::: Data excerpts :::
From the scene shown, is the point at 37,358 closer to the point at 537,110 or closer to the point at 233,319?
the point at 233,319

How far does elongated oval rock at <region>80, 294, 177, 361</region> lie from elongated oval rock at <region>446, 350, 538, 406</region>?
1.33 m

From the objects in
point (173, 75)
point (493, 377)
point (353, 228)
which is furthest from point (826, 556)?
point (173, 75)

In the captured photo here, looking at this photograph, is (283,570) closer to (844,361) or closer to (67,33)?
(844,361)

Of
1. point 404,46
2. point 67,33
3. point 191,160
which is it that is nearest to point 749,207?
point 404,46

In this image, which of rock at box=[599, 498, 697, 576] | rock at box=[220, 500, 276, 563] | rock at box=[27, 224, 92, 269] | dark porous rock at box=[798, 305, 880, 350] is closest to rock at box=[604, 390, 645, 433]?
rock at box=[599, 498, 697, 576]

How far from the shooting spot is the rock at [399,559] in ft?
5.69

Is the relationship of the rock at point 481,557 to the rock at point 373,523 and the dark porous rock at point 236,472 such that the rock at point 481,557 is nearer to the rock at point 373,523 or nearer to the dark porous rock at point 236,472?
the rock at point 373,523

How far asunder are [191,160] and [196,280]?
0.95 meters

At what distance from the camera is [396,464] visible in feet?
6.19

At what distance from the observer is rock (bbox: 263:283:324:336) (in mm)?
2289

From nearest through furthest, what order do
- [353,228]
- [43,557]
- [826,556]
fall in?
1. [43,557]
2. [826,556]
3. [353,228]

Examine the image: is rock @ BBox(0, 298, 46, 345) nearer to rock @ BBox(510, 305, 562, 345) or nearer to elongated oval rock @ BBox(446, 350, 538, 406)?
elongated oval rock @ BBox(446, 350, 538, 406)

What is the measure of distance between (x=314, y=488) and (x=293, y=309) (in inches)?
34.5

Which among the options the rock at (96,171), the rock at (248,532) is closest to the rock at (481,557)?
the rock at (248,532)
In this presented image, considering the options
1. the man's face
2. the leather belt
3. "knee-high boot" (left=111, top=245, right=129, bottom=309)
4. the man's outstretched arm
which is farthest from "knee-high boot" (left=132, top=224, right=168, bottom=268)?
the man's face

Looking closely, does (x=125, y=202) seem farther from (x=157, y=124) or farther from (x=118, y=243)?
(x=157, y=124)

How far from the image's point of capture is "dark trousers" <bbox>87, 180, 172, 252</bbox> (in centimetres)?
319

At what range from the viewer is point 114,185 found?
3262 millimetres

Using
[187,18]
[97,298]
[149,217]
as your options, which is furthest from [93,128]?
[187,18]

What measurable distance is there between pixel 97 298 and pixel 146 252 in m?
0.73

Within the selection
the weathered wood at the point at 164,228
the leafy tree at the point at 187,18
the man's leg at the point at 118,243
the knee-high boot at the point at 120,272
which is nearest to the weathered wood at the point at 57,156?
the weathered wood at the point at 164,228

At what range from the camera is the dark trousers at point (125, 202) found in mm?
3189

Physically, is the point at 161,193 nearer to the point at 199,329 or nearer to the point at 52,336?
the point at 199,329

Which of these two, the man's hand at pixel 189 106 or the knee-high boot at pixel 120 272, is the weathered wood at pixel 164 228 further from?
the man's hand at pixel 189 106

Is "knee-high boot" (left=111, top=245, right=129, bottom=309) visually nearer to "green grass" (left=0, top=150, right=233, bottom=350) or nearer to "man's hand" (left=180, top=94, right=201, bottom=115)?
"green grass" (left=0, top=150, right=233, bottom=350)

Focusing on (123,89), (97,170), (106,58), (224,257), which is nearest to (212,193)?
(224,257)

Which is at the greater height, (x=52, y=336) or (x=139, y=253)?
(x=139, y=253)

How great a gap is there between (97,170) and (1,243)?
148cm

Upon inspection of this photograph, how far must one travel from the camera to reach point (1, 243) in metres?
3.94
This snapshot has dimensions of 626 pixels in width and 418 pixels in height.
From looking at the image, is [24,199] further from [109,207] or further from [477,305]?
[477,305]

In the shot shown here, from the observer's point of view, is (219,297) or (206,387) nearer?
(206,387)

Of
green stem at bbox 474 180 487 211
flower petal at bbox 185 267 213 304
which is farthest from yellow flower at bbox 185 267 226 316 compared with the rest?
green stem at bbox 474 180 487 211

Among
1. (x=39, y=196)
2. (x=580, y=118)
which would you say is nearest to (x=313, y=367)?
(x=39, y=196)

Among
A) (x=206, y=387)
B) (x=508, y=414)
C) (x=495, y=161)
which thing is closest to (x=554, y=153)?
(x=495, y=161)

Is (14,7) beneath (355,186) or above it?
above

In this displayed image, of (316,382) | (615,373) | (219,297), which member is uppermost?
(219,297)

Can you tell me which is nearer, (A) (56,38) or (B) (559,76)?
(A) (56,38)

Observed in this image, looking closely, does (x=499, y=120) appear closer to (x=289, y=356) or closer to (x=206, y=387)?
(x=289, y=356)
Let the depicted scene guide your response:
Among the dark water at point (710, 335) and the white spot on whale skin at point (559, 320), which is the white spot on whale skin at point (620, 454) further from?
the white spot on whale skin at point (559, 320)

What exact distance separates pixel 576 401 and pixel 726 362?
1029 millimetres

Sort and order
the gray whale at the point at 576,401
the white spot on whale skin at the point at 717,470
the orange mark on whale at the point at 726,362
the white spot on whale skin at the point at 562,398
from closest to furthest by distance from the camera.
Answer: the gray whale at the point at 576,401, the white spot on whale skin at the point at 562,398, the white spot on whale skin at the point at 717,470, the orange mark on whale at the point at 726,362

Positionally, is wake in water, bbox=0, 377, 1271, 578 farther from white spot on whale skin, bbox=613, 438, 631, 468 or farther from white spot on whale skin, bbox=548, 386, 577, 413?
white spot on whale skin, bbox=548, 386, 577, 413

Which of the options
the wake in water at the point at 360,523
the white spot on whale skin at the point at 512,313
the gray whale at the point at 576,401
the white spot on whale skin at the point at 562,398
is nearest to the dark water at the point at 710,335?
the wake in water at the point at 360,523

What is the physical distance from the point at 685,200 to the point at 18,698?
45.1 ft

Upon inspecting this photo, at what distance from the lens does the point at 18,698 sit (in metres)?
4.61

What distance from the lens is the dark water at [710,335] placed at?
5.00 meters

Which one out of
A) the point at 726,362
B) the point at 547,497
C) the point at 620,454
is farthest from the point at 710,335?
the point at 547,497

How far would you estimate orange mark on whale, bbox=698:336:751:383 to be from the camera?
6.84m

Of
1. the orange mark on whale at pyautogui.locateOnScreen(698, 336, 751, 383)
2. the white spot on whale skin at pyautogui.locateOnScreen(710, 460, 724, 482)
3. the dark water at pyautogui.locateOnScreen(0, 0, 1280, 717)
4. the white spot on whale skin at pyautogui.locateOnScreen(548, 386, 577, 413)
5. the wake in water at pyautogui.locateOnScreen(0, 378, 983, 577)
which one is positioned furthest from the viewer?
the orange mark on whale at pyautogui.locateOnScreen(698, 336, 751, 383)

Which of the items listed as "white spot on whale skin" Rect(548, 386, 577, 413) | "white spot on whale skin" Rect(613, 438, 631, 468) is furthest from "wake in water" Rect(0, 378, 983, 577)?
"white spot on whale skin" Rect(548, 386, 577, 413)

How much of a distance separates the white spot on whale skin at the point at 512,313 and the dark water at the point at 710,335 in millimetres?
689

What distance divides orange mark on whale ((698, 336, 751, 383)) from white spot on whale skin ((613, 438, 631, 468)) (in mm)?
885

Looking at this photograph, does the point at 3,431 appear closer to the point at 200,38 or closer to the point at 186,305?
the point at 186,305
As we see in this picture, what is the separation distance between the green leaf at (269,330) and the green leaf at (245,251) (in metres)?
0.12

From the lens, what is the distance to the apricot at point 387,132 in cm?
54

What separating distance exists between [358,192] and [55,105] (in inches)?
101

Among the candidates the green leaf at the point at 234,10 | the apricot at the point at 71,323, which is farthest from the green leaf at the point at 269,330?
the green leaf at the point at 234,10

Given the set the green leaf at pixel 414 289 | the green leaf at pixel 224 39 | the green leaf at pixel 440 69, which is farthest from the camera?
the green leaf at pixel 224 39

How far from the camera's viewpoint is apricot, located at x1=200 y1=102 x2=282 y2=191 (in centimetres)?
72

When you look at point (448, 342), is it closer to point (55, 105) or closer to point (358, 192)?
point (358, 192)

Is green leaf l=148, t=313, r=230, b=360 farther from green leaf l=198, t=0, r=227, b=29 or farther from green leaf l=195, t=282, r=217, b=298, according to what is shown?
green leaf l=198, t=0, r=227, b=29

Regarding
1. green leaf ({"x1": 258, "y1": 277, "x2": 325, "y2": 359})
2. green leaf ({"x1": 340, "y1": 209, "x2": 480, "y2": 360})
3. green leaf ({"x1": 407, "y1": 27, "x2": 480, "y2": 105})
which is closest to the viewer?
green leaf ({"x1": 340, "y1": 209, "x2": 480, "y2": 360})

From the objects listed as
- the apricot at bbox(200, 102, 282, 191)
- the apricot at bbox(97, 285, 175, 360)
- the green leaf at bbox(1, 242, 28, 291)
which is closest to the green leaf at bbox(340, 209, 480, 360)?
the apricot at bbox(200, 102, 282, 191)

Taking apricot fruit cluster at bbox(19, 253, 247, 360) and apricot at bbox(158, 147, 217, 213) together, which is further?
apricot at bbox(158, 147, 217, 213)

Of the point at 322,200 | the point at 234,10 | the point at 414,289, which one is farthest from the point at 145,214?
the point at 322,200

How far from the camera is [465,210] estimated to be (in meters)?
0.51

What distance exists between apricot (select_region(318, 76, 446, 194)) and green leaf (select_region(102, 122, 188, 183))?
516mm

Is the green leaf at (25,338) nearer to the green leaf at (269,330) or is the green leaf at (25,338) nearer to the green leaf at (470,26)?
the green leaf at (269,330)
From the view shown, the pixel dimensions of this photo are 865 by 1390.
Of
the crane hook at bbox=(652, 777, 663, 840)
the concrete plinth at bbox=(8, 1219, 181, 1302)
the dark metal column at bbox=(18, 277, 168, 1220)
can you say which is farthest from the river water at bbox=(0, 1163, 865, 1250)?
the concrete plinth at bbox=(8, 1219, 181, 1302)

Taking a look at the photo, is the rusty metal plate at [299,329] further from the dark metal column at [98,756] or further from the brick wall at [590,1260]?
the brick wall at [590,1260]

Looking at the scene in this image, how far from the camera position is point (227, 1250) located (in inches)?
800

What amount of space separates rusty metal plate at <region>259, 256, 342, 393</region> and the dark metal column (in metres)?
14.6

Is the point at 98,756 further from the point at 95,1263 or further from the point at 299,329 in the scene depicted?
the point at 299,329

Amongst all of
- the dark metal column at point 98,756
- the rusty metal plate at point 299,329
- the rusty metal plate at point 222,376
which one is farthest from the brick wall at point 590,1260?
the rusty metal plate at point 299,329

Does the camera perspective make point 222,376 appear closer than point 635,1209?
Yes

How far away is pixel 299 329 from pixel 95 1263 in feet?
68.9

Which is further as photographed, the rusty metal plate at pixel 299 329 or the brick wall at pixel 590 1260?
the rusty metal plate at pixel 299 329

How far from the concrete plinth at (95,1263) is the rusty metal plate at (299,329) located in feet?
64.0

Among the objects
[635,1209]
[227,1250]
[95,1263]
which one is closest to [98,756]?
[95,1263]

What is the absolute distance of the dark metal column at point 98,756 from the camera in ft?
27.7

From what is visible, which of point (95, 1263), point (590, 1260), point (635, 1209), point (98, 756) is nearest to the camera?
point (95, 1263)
:::
Copy out the lines starting at the one containing "Sort and order" and ending at the one containing "from closest to", keeping every character as it appears.

**Final result:**
Sort and order
the gray whale at the point at 576,401
the white spot on whale skin at the point at 717,470
the orange mark on whale at the point at 726,362
the white spot on whale skin at the point at 562,398
from closest to furthest by distance from the camera.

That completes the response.